Roaming the streets, she walks it off. She allows for it to consume her whole; for the night to swallow her whole, and she mutters neither contempt nor disdain as she dissolves into her surroundings.

Primed to do its educating, the pain is dizzying as she stumbles onwards. Her mind barely able to grasp the reality of her situation, she blindly fumbles her way down the steps, to where sand meets her toes and offers her its warmth. Gladly, she takes it, a chaotic mess in spite of the serenity of the water.


mutters neither contempt nor disdain um, again i guess i just highlighted this cos its got this great sense of her confusoin...shes not sure what to feel, actually, HOW to feel. this whole paragraph is full of chaos and i think thats great. Julia has lived a life of precision and order yet now its well...upside down.

Primed to do its educating... "Primed"?? wow word. a very wow word. kinda like its it's job to educate. and just love the way that this one thing is going to teach her the lesson of her life. i think what i lvoe more is the fact it WILL actually educate her, well thats what is sugested.

a chaotic mess in spite of the serenity of the water. again the choas it highlights is great. and the contrast between the two ideas is awesome!

Her feet drag with the well-worn weight of guilt, thick and heavy through sand as she discards her shoes further up the beach. She continues downward till she reaches the shoreline, collapsing onto her knees in defeat.

It is her way of throwing up the white flag, her way of telling the world she gives up, as the water laps at her legs. It is gentle; almost soothing against her skin that has been harshly scratched against the scathing surface of the grains of sand. They, in turn, are corrosive; an onslaught of reminders gnawing at her conscience, but it's the water that moulds itself around her, cool in time of strife, offering her refuge.


well-worn weight of guilt, thick and heavy intense imagery...that this guilt is almost, i guess, taking over her. "thick and heavy" simple words but ones which bring so much to the sentence.

defeat. again simple word but i guess its this idea that Julia is feeling defeated that gives it more meaning. throwing up the white flag highlighted the same colour cos its the same thing. since when would Julia give up? act defeated? it makes u go "whoah, shes guilty" and u get me? shes just. i dunno. but i love the wording of this "throwing up the white flag" its great! sorry...im really tired his isnt making much sense! :blush2:

are corrosive....onslaught....gnawing at her conscience.....cool in time of strife, offering her refuge ok just read these little bits here. forget that they're urs and read them. wow huh??? *cai nods head* good. this is a perfect example of the way u somehow determine a balance in ur phrases. they're packed with awesome stuff yet they dont seem overly....full of felgercarb, for lack of better words. and just from reading those highlihgted words....dont u feel this rush of power? great wording cai cai! really good. read it again, just the bit at the begincement of this blabbing stuff im writing now. read it? ok good. i want u to appreciate what i do in ur writing.

· · · · ·

• **PROBLEMS TO WORK ON**
[A] Condense the paragraph in the passage beginning "It is her way of throwing up the white flag" into a short bulleted list that keeps its main facts.
[B] Write out the rows verbatim, starting at the one that contains "Easily Distracted By Frogs And Books Unisex Sweatshirt Easily" and ending at the one that contains "AMI PARIS Beige".
The rows bear no relation to the passage.

• **TASK MATERIAL**
· · · · ·

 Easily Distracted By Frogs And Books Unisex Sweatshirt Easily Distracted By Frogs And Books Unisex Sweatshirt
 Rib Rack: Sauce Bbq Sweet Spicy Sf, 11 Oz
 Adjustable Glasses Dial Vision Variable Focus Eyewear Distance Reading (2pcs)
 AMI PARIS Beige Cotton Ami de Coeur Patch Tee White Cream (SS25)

· · · · ·

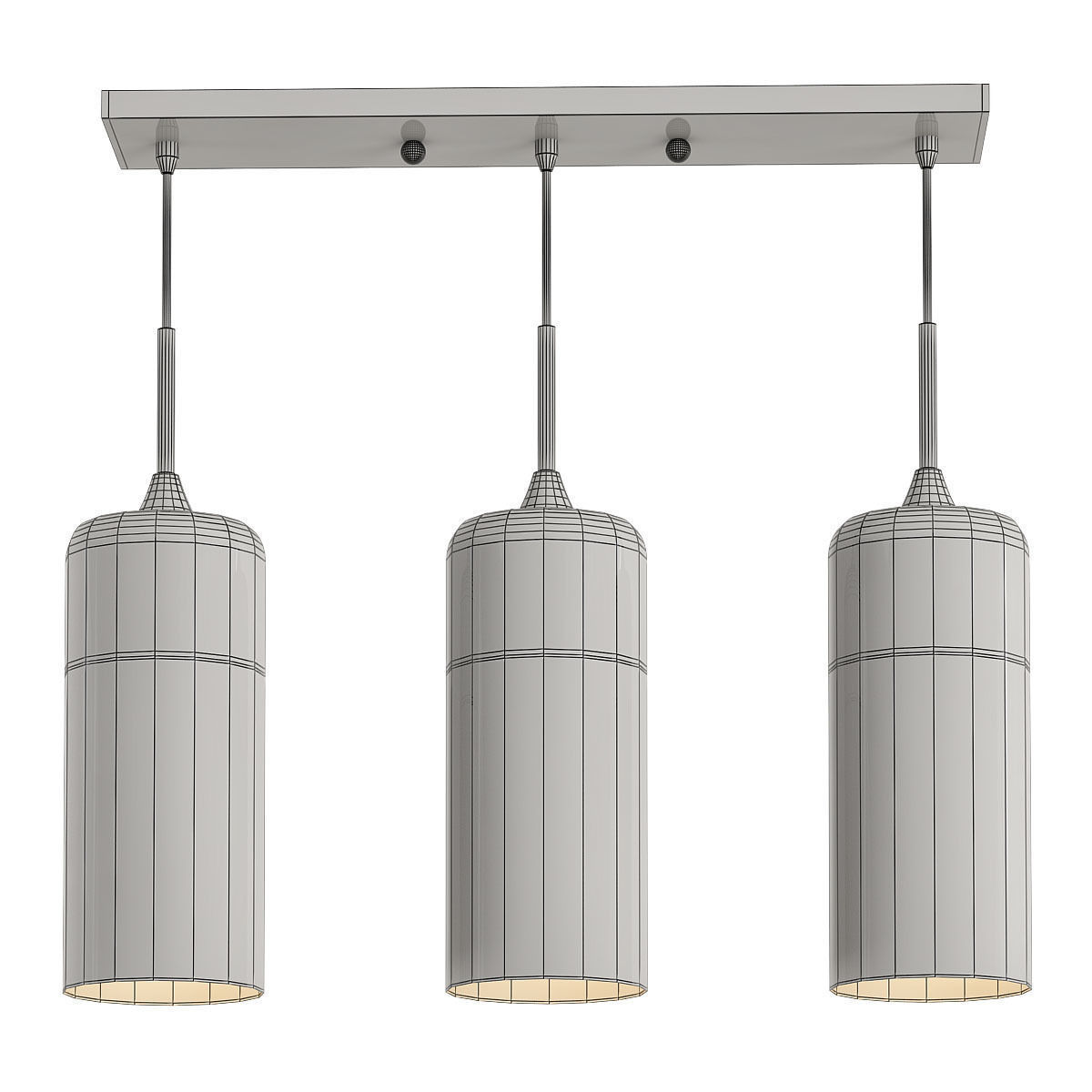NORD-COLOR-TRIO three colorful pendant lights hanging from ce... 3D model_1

· · · · ·

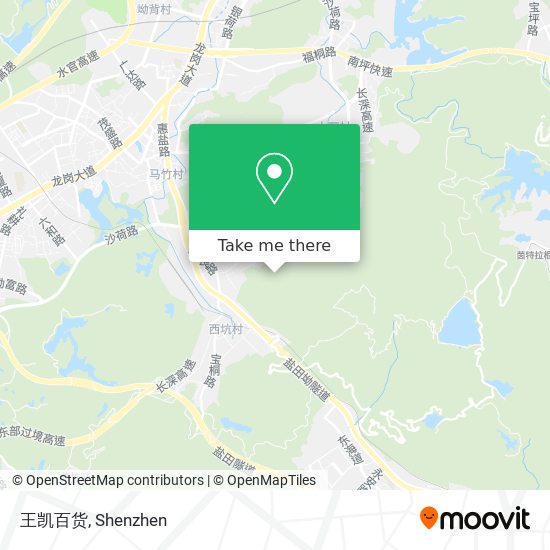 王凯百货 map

· · · · ·

• **SOLVED PROBLEMS**
[A]
- Kneeling at the shoreline is her way of surrendering and showing the world she gives up.
- The water lapping at her legs is gentle and almost soothing on skin scratched by the sand.
- The sand grains are corrosive, a stream of reminders gnawing at her conscience.
- The water molds itself around her, cool in her distress, and gives her refuge.

[B]
 Easily Distracted By Frogs And Books Unisex Sweatshirt Easily Distracted By Frogs And Books Unisex Sweatshirt
 Rib Rack: Sauce Bbq Sweet Spicy Sf, 11 Oz
 Adjustable Glasses Dial Vision Variable Focus Eyewear Distance Reading (2pcs)
 AMI PARIS Beige Cotton Ami de Coeur Patch Tee White Cream (SS25)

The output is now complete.